# CAAD10 Ultegra vs. SuperSix 105?



## FPSDavid (Apr 14, 2012)

Which one is a better buying choice? The SuperSix is $200 more.


----------



## tranzformer (Dec 27, 2007)

FPSDavid said:


> Which one is a better buying choice? The SuperSix is $200 more.


This topic has been gone over multiple times. Just go down part way on the first page of this forum:

http://forums.roadbikereview.com/cannondale/caad-105-vs-supersix-105-a-278759.html


http://forums.roadbikereview.com/cannondale/ride-quality-caad10-vs-2011-supersix-243109.html


----------



## FPSDavid (Apr 14, 2012)

tranzformer said:


> This topic has been gone over multiple times. Just go down part way on the first page of this forum:
> 
> http://forums.roadbikereview.com/cannondale/caad-105-vs-supersix-105-a-278759.html


Yeah, I saw that. But I was more wondering if the CAAD10 w/ Ultegra will be better than the SuperSix w/ 105, as opposed to both frames 105 vs 105.


----------



## tranzformer (Dec 27, 2007)

FPSDavid said:


> Yeah, I saw that. But I was more wondering if the CAAD10 w/ Ultegra will be better than the SuperSix w/ 105, as opposed to both frames 105 vs 105.

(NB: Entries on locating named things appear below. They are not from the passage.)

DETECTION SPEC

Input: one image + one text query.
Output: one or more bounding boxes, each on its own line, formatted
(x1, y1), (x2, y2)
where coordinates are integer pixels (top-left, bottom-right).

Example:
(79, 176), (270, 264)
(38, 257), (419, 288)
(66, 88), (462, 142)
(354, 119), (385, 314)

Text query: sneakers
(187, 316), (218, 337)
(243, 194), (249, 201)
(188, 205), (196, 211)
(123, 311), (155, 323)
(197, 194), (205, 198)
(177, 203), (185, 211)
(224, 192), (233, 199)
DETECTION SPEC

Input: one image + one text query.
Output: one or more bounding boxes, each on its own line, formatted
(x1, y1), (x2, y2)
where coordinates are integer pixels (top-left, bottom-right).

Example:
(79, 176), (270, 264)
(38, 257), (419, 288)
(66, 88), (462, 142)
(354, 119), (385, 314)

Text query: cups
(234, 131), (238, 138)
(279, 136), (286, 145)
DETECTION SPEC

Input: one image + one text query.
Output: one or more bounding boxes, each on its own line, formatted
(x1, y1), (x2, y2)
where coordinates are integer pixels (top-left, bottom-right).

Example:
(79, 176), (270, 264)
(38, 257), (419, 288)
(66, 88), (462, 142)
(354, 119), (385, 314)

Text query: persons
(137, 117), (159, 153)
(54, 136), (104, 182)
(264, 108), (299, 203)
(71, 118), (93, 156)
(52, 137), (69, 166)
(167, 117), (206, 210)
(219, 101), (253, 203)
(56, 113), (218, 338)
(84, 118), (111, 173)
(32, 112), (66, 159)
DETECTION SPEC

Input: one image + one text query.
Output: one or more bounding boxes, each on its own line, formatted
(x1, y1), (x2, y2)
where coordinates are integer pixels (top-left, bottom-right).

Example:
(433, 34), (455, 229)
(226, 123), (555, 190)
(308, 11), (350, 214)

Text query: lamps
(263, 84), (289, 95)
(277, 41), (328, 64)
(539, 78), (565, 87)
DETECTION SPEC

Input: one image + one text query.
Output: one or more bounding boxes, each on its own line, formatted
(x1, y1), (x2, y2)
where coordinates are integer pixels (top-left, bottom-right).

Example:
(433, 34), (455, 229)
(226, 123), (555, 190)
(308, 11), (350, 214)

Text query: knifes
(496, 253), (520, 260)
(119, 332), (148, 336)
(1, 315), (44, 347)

You won't notice a large difference between 105 and Ultegra. Weight is the biggest difference. Might want to check into Shimano subform to see what people think of 105 vs. Ultegra.


----------



## Clobber (Sep 28, 2009)

Have you ridden both? If any part of you wants carbon, do it now. 105 is good stuff. Crank & wheels would be more of a concern to me than 105 vs. Ultegra. If you're young, don't mind a little harsher ride, go Caad 10.


----------



## FPSDavid (Apr 14, 2012)

Clobber said:


> Have you ridden both? If any part of you wants carbon, do it now. 105 is good stuff. Crank & wheels would be more of a concern to me than 105 vs. Ultegra. If you're young, don't mind a little harsher ride, go Caad 10.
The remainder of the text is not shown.